* EXCERPT TO READ:
# Came here looking for "Moving heads" advice...



## HiredSound (Jun 15, 2018)

I found this while googling: https://www.controlbooth.com/threads/reasons-not-to-get-cheap-moving-head-lights.30803/

I have a small sound company and do primarily club bands. Maybe 25 to 30 shows a year. Club bands don't pay much, they simply can't. But I do occasionally get better paying shows where I'm giddy with what I'm getting paid. And I'd be in the market for more of those if I had some moving heads. I'm guessing I may bring them out maybe 10x a year max. My first look was at the Chauvet 255's. They are about the right size for my needs. While researching, I discovered off brand Chinese movers, which are VERY inexpensive. And with full knowledge of what to expect quality wise, I'm still thinking 4 at -$100 each sure is more attractive than 4 at $500+ each. But, I "could" afford the $500 lights, but at $2,000, and running them out about 10x a year, I'm just not sure it makes financial sense. But then again, having them in my trailer may lead to more of the better paying gigs. Having 4 of the off brands and having one fail during a show, and that IS the only time it could fail, could make me look cheap. 

At this point, I'm leaning towards the cheaper movers, just so I can have something on the stage other than pars. At $100 I wouldn't care if one failed, too much. I'd probably buy a couple extra to keep as spares. But then, there's a due date on them all at some point, and it won't be on the same day, and if I were down to 3 and couldn't find a matching 4th, I'd be bent. I've been using Chauvet pars for years with no issues or failures so I have a pretty high level of confidence in them. Argh. It's a frustrating place to be. If I bought the Chauvets, I would not be worried and I'd a little proud of the lights I throw on the truss. If I bought the Chinese, I'd hope they worked that night. I simply don't have any experience with movers. 

So, not sure if this is even the proper venue for this discussion but like I said, the forum popped up in a google search so I thought I'd give it a try. Hoping to hear from people with real world experience with this, not just conjecture. 

Thoughts?

Here's some cheap movers on amazon: https://www.amazon.com/s/ref=nb_sb_...i:aps,k:spot+Moving+Heads&tag=controlbooth-20

Thanks, Darin
www.hiredsound.com


----------



## macsound (Jun 15, 2018)

Hi there
FYI I come from the theatrical side, not club side...

I'm a big believer in getting knock off stuff too because the price can't be beat and it must have some sort of lifespan.

With cheap chinese moving lights, however, I've noticed them to be in the realm of cheap chinese projectors. Dim to Dark.
I'd take some used and very old Martin or Vari-Lites any day, and they'll probably pay off more for you if you're aiming for impact.
Even 2 arc source washes would instantly add tons of punch.


----------



## porkchop (Jun 15, 2018)

First of welcome to CB. Given the types of jobs you're hoping to attract would there be much use to going half and half. Get two "good" fixtures so you have enough units to give the lead singer nice front light special and then get 2 or 4 china specials for the type of additional flash and trash effects where accuracy and repeatability are less of a concern.


----------



## Amiers (Jun 18, 2018)

* THINGS TO DO:
1: In the moving-head lighting thread, how many shows a year does the first poster say the sound company does?
2: Write what comes next in the moving-head lighting thread, starting from the point where it stops.

Excerpts from a spatial dataset
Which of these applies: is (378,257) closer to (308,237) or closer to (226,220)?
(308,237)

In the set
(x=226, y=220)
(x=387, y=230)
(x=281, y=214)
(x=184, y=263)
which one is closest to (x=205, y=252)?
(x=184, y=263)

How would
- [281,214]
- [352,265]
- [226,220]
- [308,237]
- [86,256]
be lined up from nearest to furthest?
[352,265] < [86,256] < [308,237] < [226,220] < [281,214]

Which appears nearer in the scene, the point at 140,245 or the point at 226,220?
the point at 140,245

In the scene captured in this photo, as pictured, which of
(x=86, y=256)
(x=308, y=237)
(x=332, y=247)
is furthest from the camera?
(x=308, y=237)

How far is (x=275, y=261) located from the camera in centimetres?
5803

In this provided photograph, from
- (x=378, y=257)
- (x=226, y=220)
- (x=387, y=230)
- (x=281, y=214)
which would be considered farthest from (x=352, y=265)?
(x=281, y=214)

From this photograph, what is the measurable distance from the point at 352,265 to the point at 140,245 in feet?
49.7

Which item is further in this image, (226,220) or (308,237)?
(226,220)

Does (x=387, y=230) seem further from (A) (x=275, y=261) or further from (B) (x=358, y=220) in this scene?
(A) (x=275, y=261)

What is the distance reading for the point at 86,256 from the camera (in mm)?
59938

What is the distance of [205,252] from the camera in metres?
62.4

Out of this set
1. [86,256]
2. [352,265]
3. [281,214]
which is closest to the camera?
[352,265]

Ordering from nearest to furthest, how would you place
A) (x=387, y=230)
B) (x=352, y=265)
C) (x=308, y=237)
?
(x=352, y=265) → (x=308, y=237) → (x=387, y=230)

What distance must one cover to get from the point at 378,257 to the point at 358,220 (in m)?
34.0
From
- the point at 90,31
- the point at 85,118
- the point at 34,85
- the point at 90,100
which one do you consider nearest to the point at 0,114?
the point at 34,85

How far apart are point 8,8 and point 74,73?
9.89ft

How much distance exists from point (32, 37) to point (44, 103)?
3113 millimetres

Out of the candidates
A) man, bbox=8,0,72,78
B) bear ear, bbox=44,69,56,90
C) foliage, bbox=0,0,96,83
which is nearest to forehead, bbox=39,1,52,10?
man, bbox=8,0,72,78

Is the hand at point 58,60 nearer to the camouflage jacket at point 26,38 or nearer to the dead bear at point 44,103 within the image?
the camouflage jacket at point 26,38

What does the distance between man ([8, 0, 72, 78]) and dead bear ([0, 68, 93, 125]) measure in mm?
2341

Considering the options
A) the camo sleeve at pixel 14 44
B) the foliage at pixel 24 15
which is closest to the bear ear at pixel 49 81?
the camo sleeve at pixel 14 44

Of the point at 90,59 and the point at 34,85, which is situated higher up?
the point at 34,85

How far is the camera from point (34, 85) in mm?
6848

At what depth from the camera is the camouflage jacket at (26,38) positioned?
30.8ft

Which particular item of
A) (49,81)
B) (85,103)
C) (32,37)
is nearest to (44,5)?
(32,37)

* EXPECTED RESPONSES:
1: Maybe 25 to 30 shows a year.

2:
Never go full retard -Tropic Thunder


Some how I missed this thread. Definitely don’t go full cheap mix it up and as you make money to dump back into your inventory stock up on better gear. 

And always buy plenty of extras of Chinese gear. It’s made in bulk if you buy once then go back a month later the fixture could be totally different.


----------



## Chase P. (Jun 20, 2018)

I've used some of the cheap knockoffs, with mixed results. I found that that some of the really cheap ones didn't mix the RGBW at all, just kind of focused it. The beam of light looked fine, but the projected pattern on a surface was four colored squares caused by the emitters.

I've got a several of the Rokker brand Sharpy knockoffs, and I've been pretty pleased with them. They reliably hit their spikes in cues when I use them as specials, and they've been pretty durable. They feel very solidly made.

Let us know which ones you go with, and what your experience is. I've looked at several on your Amazon list myself. A review from someone in the industry would be far more helpful than the unknown origins of the ones on Amazon.


----------



## TNasty (Jun 21, 2018)

Coming from a full budget stand point in my company, I've dealt with a few different knockoff/uber-generic devices, and I figure you'd be interested in my findings.

"Lixada" (or no-name) 100w RGBW moving heads
-Not too terrible. They'll run you about $50/ea, but you can get them for less when they're sold as a lot (I got two for $90, shipped)
-Color is decent, but for some reason you're still able to see individual colors in the beam if you crank each color to the max
-The beam seems a tad tight for a "wash" light, and isn't very circular (looks more like a jagged hexagon)
-One of the reasons I bought these over other options is that the LEDS are actually RGBW diodes, so you won't get strange chromatic shadows
-They feel relatively sturdy (as far as a $50 light goes), but I wouldn't want to tour with or do daily/weekly mobile DJ work with them
-Biggest issue I have with them is that they do not "hold" their DMX signal... After about one second of no signal the units will go black and rotate to (0,0)
-Their personality is a bit strange. There isn't an individual channel for strobe control, so once the dimmer channel goes high enough, you'll start handing out seizures.
-Overall I like them, but I'd give them a couple weeks of testing before actually depending on them, and giving them the "shake test" when you unbox them to check for loose bits.

Cheap no-name RGB LED cans
-We're talking the ones you can get for like $15-20 each.
-Just don't
-Probably the cheapest feeling things ever... I probably could've bent the yokes into shape for them with my bare hands if I was given a pre-cut but not bent yoke.
-Only reason I like them at all is that they do actually work, and we do only have six DMX fixtures.

There's also a few other things I've worked with, but don't necessarily own, but I'll give you my findings on them.
-RGB LED strip controllers: They work. That's really all I can say about them.
-RGB LED PAR cans (with lots of itty-bitty diodes): Not amazing, but they do an alright job at tossing some color on a stage, specifically on set pieces and darker spots on performers (I've almost always used these as up lighting)


----------



## Chad Sweet (Aug 24, 2018)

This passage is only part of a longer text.